Speaking of which, one of the hardest decisions to make is to backtrack to your last known location. It feels so defeatist, but it is almost always the best and sometimes only way of getting back in touch with the map if you’re lost.


Two very simply and very useful tools for navigation are a watch with a timer function and an old school bike computer. Both can be used to track your distances covered, assuming you know how to work your watch and computer. The trick is to break up each leg between CPs into easily identifiable waypoints (such as a hilltop, trail intersection, hydro line, permanent water feature, etc), measure the distances between them, estimate your speed and then get an ETA for each mini-leg. You would have 1 person with a timer zeroing and starting it at each waypoint and calling out when the time estimate comes up. The same applies on the bike leg, except it’s even better since the odometer function measures the distance for you, and more accurately than any GPS, which you’re not allowed to.

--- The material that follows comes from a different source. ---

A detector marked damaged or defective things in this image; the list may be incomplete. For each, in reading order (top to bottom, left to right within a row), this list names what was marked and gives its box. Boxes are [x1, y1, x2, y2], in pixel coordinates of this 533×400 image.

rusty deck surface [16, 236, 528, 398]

Staying in touch with the map on a bike is very tricky without a mapboard mounted on the handlebars. Ideally with a fast settling orienteering compass affixed to it. If you have one, it’ll give you a big leg up on your bike sections. If you don’t then you’ll be stopping often to check the map. Which is still better than not stopping and winding up hopelessly lost.


Heat exhaustion can end your race, so deal with it as soon as it happens. The best thing you can do is get to the nearest bit of water that is deep enough to submerge in. Spending 5 minutes cooling off can save you hours or even a DNF in the long run.

 

Help each other and ask for help. Parking your ego and admitting you are the weakest link on the team at one point or another and then asking for and accepting help will increase your team speed. This can be as simple as shifting gear to lighten somebody’s pack, using a bungee towline on more open sections of trekking, and drafting effectively or even using a bike tow system on faster non-technical biking sections. Obviously the race is NOT the time to try a bike tow for the first time ever.

 

Look after each other, keep moving forward and remember: this is fun and you signed up for it.